PROBLEM TO WORK ON: Rewrite only the listing lines from the one containing "What is the estimated" through the one containing "How far from the camera lens is the", inclusive, with "gabled roof" changed to "pitched roof" and everything else unchanged.
•••
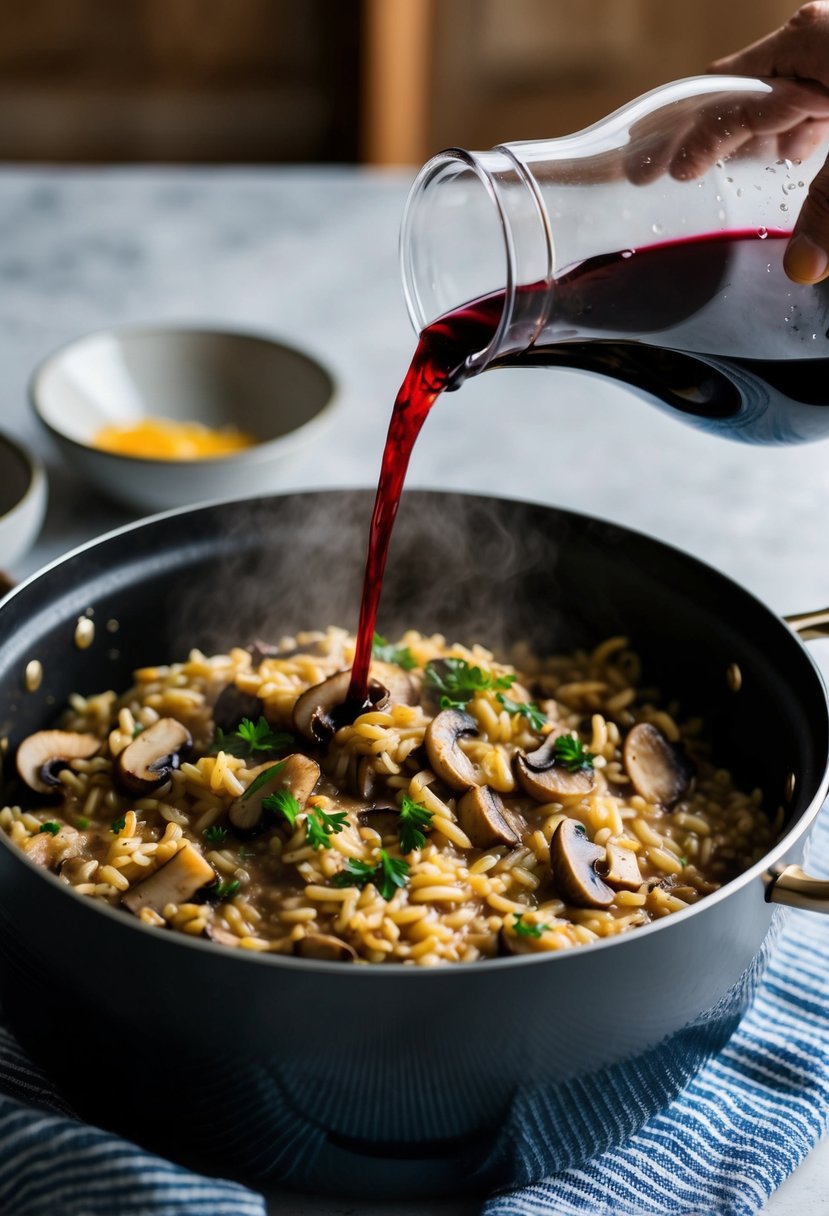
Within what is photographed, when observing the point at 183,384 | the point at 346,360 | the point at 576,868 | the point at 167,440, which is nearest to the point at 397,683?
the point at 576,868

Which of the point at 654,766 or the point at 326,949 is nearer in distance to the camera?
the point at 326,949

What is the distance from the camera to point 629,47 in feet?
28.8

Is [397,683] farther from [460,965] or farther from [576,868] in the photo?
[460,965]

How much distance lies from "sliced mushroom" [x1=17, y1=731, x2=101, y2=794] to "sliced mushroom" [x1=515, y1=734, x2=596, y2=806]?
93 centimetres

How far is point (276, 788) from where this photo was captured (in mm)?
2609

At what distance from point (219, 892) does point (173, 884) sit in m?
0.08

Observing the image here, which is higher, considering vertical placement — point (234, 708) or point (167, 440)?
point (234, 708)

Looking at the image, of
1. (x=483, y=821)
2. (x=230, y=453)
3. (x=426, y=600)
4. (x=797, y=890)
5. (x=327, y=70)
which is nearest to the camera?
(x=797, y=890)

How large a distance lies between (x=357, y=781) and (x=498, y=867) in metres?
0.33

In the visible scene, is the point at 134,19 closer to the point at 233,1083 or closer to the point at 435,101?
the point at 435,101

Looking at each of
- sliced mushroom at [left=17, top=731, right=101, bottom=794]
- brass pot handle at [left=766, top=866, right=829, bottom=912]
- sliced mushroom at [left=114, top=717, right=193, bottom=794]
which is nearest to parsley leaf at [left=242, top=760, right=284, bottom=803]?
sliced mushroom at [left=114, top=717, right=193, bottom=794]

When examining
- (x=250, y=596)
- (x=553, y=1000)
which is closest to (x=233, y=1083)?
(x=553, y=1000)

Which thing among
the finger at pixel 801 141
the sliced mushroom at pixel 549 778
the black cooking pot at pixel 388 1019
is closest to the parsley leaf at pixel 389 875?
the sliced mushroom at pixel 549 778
•••
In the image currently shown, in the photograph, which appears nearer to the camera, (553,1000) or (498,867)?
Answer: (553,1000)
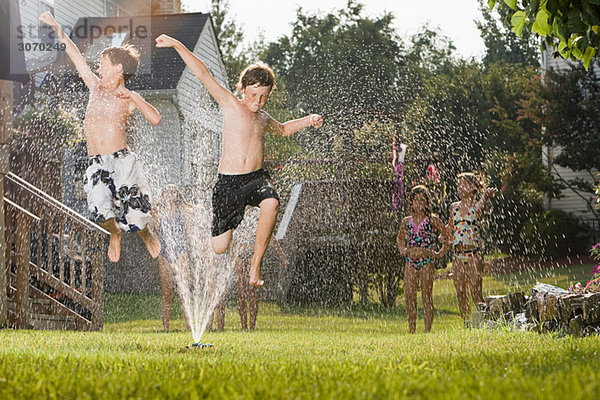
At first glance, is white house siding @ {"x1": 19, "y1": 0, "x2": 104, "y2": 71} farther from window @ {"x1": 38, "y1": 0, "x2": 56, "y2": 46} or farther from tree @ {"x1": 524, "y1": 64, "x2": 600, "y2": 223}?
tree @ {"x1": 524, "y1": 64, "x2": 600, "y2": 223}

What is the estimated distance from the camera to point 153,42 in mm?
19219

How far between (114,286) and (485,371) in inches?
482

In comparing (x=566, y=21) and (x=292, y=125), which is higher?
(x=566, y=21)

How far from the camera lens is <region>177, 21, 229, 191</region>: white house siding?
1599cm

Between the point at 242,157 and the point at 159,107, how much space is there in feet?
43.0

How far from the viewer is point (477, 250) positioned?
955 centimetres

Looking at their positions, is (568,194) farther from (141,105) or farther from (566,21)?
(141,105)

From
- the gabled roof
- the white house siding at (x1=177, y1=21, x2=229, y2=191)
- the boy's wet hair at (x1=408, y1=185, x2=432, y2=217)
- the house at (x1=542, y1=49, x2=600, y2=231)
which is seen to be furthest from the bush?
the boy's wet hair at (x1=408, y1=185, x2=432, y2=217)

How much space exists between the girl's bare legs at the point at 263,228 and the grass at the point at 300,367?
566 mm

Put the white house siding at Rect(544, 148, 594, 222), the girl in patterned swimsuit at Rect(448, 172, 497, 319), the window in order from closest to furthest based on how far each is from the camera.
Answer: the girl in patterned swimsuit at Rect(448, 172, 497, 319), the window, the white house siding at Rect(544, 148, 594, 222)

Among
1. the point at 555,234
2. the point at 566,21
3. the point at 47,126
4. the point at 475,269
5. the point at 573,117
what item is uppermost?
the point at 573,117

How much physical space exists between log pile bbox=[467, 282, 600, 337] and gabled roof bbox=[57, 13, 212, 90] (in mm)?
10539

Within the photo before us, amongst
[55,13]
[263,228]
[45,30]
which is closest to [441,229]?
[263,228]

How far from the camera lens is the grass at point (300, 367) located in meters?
•••
REPLY:
What is the estimated distance from the camera to point 153,42 in mm?
19219

How far between (114,286) and (485,371) in inches?
482

In comparing (x=566, y=21) and (x=292, y=125), which is higher?
(x=566, y=21)

How far from the camera lens is <region>177, 21, 229, 191</region>: white house siding?
1599cm

Between the point at 242,157 and the point at 159,107, how much space is there in feet?
43.0

How far from the viewer is point (477, 250) positioned?
955 centimetres

Looking at their positions, is (568,194) farther from (141,105) or farther from (566,21)?
(141,105)

From
- the pitched roof
- the white house siding at (x1=177, y1=21, x2=229, y2=191)
- the boy's wet hair at (x1=408, y1=185, x2=432, y2=217)
- the house at (x1=542, y1=49, x2=600, y2=231)
which is seen to be furthest from the bush?
the boy's wet hair at (x1=408, y1=185, x2=432, y2=217)

How much space exists between the girl's bare legs at the point at 263,228 and the grass at the point at 300,367?
566 mm

Put the white house siding at Rect(544, 148, 594, 222), the girl in patterned swimsuit at Rect(448, 172, 497, 319), the window in order from closest to furthest based on how far each is from the camera.
Answer: the girl in patterned swimsuit at Rect(448, 172, 497, 319), the window, the white house siding at Rect(544, 148, 594, 222)

Among
1. the point at 555,234
2. the point at 566,21
3. the point at 47,126
4. the point at 475,269
5. the point at 573,117
what item is uppermost?
the point at 573,117

How much physical space exists between log pile bbox=[467, 282, 600, 337] and pitched roof bbox=[57, 13, 212, 90] (in mm)?
10539

Within the photo before us, amongst
[55,13]
[263,228]
[45,30]
which is closest to [441,229]?
[263,228]

How far from the camera lens is the grass at point (300, 367) located in meters?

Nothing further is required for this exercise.